At a special event in Cupertino today, Apple announced new Mac minis running on Intel Core Solo and Core Duo processors, making the machine 2.5x to 3x faster than the G4 models they replaced (according to Apple). Aside from the updated processor specifications, the new Mac mini features an integrated graphics chipset--called the Intel GMA950 graphics processor--which shares a minimum of 80MB of the system's 512MB of 667MHz DDR2 SDRAM.

Gamers generally loath integrated graphics: integrated chips share RAM with the system, making for a slower computer and a bad GPU (system RAM is much slower than dedicated VRAM). This is the first machine Apple has released without a dedicated graphics card. Previously the Mac mini featured a Radeon 9200 with 32 64MB of dedicated VRAM - not a brilliant chip, but one that doesn't rely on drawing RAM from the system.

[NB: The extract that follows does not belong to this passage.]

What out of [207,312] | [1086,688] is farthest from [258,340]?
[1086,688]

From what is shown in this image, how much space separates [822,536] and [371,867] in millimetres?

While the Mac mini was never designed to be a gaming machine, it was intended to draw PC owners into buying a second, cheap BYODKM (bring your own display, keyboard and mouse) Macintosh. By including crippled graphics hardware (possibly as part of a price-reduced deal with Intel) Apple has ignored a potential market of casual PC gamers that would have picked up a Mac mini had it included a capable graphics chipset. With ATI and NVIDIA offering an array of outstanding Mobile chipsets (that fit into the Mac mini's low-power/small-size design ethos) we see little reason for this step backwards.